## Instructions to follow:
From the entries, copy each line that includes "annotators".

## Stored data:
================

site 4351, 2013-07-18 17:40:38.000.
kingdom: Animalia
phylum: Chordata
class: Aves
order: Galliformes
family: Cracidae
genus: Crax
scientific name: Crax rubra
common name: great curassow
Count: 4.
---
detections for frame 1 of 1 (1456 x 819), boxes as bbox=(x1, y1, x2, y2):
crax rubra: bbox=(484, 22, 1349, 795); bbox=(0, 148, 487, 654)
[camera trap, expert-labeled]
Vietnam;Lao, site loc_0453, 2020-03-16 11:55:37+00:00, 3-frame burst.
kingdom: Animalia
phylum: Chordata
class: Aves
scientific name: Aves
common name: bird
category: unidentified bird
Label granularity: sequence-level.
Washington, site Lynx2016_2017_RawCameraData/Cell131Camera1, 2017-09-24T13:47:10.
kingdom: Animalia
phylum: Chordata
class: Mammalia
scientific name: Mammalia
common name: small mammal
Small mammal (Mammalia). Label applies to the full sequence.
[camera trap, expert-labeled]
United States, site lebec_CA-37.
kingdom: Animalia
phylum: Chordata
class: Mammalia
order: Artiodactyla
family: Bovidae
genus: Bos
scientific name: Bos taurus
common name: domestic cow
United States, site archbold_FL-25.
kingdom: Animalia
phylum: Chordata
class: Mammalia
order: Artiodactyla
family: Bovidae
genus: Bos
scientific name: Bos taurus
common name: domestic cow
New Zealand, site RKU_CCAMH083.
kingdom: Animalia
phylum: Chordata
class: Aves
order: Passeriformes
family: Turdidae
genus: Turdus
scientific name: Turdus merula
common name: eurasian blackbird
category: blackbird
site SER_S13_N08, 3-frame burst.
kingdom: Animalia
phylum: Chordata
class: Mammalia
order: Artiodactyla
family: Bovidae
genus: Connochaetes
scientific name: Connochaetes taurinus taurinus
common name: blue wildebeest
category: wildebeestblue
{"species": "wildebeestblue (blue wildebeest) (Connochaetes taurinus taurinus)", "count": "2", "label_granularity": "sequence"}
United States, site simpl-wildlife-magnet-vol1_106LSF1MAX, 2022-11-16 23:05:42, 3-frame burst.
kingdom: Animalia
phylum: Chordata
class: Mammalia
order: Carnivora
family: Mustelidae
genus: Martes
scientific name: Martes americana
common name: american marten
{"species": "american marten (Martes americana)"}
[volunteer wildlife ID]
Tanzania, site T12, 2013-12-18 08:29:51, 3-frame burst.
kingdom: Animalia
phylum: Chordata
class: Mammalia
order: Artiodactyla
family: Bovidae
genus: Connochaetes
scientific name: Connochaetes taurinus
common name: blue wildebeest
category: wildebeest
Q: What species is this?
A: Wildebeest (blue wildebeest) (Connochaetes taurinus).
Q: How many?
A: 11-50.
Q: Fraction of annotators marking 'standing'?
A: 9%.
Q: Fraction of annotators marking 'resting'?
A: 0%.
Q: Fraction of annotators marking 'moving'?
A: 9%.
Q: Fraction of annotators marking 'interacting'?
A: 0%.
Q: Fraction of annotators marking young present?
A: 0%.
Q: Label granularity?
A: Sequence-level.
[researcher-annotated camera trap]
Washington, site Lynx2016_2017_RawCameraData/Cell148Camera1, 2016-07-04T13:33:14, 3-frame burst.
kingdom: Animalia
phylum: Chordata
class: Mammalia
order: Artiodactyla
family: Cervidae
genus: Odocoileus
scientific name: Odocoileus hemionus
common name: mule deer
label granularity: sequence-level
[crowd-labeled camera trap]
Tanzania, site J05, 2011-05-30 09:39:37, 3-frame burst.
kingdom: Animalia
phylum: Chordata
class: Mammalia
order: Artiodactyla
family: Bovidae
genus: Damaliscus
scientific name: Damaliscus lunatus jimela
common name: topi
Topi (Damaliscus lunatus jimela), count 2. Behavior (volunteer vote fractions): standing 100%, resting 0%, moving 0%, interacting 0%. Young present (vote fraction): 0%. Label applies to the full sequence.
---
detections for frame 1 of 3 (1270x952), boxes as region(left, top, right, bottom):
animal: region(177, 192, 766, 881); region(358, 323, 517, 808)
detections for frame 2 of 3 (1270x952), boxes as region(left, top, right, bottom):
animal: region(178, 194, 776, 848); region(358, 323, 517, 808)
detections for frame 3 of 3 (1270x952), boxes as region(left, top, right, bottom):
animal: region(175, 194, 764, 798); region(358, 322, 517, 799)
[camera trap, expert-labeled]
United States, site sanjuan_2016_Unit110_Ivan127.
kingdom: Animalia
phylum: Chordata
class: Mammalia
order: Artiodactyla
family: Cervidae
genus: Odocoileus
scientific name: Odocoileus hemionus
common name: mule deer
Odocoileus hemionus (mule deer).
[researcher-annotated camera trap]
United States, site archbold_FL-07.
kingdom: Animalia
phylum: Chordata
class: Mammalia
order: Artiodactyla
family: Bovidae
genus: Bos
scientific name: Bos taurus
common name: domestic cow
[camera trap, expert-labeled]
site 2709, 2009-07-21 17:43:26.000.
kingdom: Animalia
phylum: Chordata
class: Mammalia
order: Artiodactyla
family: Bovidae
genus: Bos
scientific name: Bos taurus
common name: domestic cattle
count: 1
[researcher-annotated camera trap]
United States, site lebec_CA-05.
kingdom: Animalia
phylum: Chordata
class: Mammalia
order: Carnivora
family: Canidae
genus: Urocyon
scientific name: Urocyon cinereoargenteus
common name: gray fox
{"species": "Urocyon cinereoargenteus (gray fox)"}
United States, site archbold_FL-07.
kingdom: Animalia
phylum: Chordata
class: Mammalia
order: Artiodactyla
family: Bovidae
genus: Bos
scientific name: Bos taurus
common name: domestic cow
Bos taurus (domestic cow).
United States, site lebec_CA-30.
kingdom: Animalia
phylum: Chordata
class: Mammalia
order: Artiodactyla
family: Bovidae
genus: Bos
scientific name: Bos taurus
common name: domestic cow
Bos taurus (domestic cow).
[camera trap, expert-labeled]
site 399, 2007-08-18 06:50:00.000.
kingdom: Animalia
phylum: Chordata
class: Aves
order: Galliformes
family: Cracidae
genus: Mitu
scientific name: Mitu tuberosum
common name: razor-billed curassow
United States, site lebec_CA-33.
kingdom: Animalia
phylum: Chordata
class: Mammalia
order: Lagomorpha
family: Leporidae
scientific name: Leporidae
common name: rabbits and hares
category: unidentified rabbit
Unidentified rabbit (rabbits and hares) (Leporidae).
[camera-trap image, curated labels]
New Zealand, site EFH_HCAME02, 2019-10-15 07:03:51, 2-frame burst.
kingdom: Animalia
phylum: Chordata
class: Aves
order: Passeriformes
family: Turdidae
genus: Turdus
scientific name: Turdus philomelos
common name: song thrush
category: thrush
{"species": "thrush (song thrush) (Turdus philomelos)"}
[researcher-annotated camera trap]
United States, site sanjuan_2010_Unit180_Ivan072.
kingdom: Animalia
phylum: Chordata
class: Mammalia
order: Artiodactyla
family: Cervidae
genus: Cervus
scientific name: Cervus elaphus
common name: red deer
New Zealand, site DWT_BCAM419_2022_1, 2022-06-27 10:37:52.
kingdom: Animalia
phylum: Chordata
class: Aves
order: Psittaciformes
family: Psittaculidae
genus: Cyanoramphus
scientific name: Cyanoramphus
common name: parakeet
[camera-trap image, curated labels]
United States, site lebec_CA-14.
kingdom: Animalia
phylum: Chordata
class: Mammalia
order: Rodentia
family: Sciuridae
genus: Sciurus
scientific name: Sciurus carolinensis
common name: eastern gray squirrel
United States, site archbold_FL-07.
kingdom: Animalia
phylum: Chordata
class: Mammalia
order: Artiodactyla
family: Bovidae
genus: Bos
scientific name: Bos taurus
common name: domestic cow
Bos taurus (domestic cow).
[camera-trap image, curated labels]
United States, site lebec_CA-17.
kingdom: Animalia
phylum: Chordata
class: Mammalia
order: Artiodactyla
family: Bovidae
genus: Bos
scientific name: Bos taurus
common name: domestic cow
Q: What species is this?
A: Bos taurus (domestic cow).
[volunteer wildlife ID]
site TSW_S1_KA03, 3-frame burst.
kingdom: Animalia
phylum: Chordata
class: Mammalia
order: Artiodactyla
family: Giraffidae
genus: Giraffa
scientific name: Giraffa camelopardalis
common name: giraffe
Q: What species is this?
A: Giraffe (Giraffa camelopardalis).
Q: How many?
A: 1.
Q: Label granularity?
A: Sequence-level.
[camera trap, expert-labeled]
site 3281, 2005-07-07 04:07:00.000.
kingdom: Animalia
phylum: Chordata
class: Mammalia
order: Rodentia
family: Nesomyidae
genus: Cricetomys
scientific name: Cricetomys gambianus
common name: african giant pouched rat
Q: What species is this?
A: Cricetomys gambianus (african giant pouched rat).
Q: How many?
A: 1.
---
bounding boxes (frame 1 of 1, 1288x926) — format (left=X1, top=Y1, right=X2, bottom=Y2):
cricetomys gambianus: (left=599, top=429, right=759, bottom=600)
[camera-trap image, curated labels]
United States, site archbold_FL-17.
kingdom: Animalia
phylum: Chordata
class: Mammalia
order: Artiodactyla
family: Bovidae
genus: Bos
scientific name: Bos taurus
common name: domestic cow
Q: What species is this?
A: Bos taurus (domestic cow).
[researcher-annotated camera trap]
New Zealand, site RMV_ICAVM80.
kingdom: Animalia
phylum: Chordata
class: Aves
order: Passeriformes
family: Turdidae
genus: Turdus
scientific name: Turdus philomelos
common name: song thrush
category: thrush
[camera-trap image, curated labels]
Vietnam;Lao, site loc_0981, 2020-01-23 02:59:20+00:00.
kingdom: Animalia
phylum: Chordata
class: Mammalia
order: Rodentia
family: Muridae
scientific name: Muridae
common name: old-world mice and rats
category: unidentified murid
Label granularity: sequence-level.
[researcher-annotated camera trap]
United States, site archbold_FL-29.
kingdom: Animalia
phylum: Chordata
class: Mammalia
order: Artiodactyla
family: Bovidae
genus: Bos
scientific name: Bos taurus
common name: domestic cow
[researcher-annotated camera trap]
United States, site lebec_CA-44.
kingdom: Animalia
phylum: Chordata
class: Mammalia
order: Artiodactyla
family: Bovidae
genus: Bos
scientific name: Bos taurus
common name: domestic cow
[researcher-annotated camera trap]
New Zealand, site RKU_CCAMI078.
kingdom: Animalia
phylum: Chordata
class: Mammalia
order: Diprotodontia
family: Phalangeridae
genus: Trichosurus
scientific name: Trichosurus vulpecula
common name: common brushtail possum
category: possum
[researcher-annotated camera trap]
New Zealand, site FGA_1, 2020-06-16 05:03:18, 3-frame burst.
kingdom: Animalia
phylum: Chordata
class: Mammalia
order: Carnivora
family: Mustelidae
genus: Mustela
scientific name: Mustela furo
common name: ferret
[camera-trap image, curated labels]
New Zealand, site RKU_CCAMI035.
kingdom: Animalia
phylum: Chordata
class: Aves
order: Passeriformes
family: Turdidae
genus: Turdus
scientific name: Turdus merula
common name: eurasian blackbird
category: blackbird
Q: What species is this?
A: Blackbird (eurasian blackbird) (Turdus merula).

================

## Answer to this task:
Q: Fraction of annotators marking 'standing'?
Q: Fraction of annotators marking 'resting'?
Q: Fraction of annotators marking 'moving'?
Q: Fraction of annotators marking 'interacting'?
Q: Fraction of annotators marking young present?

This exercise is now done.